Sur le plan de la tolérance, aucun nouveau effet indésirable inattendu n’a été détecté, mais on note un taux plus élevé d’événements indésirables graves, en particulier infectieux, dans le groupe obinutuzumab. Les infections respiratoires (dont celles liées au SARS-CoV-2) se sont révélées plus fréquentes, notamment pendant la première phase de l’étude, coïncidant avec le début de la pandémie de Covid-19 et l’absence d’accès élargi à la vaccination ou aux traitements antiviraux. Malgré une tolérance globalement acceptable, ce surcroît d’infections souligne l’importance d’une surveillance étroite, ainsi que de la vaccination lorsque cela est possible.
Un essai randomisé de phase 3 versus placebo évalué à plus de 5 ans
L’essai REGENCY, de phase 3, randomisé et contrôlé, a inclus des patients adultes ayant une atteinte rénale proliférative biopsiée. Il a évalué l’efficacité et la sécurité de l’ajout d’obinutuzumab au traitement standard à l’échéance de la semaine 76. Cette durée permet de mesurer un impact clinique significatif sur le contrôle de la protéinurie et l’amélioration du débit de filtration glomérulaire. Toutefois, la dynamique de la pandémie de Covid-19 qui a perturbé l’essai, la variabilité clinique entre les patients et l’inclusion d’une population internationale peuvent inférer sur la généralisation de ces résultats.

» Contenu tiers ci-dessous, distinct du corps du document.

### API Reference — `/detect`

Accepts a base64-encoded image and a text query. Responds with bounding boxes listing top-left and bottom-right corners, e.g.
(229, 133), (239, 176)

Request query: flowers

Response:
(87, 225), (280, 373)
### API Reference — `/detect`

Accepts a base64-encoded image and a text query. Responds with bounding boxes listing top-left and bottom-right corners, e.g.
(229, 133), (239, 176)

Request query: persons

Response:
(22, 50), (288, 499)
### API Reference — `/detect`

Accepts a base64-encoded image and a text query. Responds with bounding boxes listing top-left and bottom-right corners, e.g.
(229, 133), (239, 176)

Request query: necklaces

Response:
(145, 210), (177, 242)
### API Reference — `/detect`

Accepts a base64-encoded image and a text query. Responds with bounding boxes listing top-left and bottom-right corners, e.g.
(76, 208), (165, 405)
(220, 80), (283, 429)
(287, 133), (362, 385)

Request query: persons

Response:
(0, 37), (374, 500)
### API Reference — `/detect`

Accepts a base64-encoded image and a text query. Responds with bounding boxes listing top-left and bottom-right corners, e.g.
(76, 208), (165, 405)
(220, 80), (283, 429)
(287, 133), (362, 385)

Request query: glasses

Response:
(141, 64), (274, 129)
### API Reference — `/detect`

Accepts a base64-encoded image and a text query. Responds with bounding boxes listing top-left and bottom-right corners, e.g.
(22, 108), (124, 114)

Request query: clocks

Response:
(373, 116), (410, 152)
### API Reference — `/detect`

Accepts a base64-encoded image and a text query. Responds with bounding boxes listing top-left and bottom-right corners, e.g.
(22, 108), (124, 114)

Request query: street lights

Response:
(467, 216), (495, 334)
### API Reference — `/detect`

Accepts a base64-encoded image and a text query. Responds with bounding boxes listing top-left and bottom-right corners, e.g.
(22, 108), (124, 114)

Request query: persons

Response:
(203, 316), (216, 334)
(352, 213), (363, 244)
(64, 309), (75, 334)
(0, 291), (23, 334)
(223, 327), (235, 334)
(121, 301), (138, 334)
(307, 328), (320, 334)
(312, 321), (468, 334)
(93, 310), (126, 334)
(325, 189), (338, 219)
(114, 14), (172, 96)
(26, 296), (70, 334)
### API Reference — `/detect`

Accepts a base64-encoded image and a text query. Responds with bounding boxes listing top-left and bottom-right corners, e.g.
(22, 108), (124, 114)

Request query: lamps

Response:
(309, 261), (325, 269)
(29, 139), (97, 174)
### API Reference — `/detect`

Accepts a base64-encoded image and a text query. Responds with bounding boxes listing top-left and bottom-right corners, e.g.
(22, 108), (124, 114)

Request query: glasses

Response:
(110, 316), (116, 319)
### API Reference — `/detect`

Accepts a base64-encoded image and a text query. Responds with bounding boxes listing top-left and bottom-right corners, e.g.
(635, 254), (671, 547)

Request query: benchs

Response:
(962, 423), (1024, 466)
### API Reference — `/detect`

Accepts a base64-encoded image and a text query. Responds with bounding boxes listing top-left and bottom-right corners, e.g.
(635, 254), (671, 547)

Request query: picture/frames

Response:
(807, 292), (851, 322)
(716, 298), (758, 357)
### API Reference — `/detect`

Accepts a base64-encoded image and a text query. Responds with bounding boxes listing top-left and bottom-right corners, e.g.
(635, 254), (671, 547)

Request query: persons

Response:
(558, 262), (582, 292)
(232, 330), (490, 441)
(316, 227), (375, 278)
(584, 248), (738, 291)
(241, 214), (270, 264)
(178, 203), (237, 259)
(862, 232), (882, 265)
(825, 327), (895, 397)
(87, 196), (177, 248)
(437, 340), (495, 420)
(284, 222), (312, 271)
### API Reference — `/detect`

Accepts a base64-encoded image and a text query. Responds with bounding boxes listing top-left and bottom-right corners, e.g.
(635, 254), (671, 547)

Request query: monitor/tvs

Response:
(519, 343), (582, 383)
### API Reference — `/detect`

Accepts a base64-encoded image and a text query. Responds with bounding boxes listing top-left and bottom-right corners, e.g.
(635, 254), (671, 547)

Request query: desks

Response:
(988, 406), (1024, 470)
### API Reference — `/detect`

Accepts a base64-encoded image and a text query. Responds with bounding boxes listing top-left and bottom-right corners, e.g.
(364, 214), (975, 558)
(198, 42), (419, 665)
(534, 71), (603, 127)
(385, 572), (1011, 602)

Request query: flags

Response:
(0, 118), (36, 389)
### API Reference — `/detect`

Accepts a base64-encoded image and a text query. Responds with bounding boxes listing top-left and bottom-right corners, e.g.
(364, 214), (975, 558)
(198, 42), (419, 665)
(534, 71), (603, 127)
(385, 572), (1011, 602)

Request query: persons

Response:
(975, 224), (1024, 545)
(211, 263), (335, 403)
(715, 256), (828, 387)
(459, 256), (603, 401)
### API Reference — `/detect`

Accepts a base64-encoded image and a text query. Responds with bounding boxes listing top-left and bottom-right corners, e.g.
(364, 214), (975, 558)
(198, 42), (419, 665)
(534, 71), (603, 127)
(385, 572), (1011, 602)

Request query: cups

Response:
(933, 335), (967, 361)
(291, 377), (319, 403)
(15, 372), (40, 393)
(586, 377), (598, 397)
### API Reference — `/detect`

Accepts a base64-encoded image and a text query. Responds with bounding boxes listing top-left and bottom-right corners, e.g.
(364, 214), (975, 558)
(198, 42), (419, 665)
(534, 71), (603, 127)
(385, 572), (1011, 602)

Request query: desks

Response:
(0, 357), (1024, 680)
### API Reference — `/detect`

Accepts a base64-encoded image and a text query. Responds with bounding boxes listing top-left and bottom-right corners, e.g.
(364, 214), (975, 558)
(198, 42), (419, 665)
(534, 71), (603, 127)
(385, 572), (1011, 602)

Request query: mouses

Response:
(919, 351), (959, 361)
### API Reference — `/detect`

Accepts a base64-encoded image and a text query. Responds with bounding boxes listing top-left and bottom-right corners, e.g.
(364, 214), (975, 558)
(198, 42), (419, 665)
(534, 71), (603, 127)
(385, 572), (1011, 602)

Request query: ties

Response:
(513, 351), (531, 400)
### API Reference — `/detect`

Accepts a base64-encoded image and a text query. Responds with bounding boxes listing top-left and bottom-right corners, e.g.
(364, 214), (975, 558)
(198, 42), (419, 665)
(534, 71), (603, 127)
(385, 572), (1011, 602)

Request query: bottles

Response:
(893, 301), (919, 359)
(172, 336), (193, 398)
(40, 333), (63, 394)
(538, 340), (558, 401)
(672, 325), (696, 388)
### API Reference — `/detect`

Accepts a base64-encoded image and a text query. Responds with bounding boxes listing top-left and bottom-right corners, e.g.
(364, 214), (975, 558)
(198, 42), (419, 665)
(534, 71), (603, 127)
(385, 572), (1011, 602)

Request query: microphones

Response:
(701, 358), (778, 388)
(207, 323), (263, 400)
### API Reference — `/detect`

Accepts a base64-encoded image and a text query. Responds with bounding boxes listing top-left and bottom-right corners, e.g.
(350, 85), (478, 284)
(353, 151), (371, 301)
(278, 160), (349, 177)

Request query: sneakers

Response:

Selon les auteurs, ces données confortent l’hypothèse selon laquelle une déplétion B profonde peut constituer une approche thérapeutique pertinente dans la néphropathie lupique proliférative active. L’obinutuzumab pourrait ainsi offrir un meilleur contrôle de l’inflammation rénale, une réduction de la protéinurie et une épargne corticoïde. Cependant, les praticiens doivent tenir compte de l’augmentation du risque infectieux, en particulier chez les patients immunodéprimés, et mettre en place une prophylaxie ou une vaccination adaptée. Les futures recherches devront porter sur le suivi à plus long terme (au-delà de la semaine 76), l’évaluation d’autres schémas posologiques et l’identification de biomarqueurs prédictifs de la réponse thérapeutique. Il sera également crucial d’optimiser les stratégies de prévention des infections, notamment dans un contexte post-pandémique, pour que l’obinutuzumab s’intègre pleinement dans l’arsenal thérapeutique de la néphropathie lupique.